Figure 4: Tapentadol Dosage
This study concluded that um-PEA may be an advanced therapeutic intervention as an add-on therapy to TP for the management of CLBP with a neuropathic component, also to improve patient quality of life. Additionally, this combination treatment allowed a reduction in TP dose over time and did not show any serious side effects.
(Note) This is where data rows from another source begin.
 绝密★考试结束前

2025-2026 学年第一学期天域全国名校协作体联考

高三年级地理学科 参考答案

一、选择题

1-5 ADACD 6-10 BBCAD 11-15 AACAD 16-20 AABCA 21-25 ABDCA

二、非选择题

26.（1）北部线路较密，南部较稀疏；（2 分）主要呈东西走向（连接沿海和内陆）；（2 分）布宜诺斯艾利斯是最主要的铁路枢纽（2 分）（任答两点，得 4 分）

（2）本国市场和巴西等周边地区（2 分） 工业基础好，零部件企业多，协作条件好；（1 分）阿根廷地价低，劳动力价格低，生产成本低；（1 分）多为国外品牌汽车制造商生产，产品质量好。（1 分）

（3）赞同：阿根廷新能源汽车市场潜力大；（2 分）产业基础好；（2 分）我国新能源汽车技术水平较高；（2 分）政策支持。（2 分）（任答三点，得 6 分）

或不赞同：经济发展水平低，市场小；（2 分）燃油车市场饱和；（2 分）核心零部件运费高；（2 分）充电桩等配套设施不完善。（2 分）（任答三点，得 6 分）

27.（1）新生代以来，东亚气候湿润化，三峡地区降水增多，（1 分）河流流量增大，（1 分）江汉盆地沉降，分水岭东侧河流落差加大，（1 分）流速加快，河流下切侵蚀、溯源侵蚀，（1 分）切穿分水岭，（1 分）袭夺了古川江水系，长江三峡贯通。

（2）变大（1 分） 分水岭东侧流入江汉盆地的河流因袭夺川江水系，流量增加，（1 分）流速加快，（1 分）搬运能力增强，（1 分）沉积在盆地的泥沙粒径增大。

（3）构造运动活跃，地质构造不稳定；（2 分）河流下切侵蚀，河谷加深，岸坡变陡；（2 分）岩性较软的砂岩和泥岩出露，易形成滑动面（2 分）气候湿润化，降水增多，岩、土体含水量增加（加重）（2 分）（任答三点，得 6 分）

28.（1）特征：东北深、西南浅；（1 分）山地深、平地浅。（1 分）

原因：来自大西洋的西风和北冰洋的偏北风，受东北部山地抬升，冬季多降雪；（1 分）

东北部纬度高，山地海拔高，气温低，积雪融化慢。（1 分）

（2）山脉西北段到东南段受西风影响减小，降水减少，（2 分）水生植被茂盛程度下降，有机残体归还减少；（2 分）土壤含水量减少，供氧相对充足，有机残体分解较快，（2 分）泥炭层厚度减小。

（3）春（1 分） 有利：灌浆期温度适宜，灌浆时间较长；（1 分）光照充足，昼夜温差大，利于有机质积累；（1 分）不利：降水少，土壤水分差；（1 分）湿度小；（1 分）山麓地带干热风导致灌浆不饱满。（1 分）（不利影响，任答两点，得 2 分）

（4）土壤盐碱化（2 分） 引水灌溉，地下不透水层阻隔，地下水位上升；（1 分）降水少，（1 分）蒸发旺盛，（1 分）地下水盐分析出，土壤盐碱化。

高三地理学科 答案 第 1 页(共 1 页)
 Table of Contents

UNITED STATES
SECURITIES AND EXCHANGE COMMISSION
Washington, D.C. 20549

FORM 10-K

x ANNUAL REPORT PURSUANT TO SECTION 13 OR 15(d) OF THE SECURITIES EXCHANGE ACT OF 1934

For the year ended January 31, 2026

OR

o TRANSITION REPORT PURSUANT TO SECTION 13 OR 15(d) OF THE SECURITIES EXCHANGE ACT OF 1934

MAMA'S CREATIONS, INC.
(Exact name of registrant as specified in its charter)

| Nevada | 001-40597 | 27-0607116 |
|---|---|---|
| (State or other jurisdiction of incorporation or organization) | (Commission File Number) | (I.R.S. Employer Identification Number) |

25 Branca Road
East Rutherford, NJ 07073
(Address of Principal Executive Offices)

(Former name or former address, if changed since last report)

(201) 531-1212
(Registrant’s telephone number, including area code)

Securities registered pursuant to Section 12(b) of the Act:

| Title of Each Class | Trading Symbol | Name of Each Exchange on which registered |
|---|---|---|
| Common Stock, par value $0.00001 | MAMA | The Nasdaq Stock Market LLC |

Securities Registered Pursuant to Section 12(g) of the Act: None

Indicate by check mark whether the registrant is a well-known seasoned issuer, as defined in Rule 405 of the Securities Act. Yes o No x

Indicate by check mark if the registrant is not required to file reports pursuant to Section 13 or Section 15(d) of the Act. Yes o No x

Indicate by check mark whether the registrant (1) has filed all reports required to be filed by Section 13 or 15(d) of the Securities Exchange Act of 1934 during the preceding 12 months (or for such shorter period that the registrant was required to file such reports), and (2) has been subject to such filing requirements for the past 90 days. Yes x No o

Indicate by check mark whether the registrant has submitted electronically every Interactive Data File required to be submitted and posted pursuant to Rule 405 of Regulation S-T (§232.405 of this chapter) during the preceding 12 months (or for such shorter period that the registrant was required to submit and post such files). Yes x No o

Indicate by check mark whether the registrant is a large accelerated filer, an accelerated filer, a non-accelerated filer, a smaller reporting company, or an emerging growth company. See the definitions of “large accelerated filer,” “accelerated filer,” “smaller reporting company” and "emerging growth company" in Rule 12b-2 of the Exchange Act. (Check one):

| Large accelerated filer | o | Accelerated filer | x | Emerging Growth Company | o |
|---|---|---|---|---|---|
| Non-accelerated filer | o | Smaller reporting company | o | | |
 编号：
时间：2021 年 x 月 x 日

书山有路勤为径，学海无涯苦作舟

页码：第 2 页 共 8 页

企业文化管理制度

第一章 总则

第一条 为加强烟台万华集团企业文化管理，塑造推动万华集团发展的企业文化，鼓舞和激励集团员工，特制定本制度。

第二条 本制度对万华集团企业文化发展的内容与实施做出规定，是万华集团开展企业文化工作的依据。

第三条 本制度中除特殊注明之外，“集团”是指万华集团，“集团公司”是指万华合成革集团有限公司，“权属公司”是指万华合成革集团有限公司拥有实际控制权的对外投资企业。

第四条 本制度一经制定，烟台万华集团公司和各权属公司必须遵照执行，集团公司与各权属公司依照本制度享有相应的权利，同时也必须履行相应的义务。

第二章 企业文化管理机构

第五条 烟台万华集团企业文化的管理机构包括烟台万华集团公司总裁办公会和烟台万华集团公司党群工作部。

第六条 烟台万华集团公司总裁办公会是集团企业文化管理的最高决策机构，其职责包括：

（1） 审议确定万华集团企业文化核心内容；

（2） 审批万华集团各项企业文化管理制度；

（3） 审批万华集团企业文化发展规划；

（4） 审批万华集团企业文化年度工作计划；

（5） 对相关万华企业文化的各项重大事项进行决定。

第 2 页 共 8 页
The results of this study are more accurate than the previous studies which showed significant reduction on VAS and DN4 score in um-PEA-TP group than the TP group alone (p<0.0001). Few clinical studies showed the pain-relieving properties of m-PEA alone and as an add-on treatment for different chronic pain disorders without and with a neuropathic component. Domnguez et al in 2012 reported the results of double blind study in patients with lumbosciatica. Similarly, in 2012 Gatti et al also reported the effectiveness of PEA as an add-on therapy with already using analgesic drug in the treatment of chronic pain. Cobellis et al in 2011 also reported the use of N-Palmitoylethanolamine in the treatment of pelvic pain.
No study till now has evaluated this interaction between um-PEA and TP for the treatment of CLBP. This preliminary study provides promotive findings on the potential benefits of PEA addition to TP in patients affected by c CLBP and should stimulate confirmatory trials with larger patient cohorts. Thus, further prospective studies with a double-blind design and larger patient numbers are needed to confirm these findings.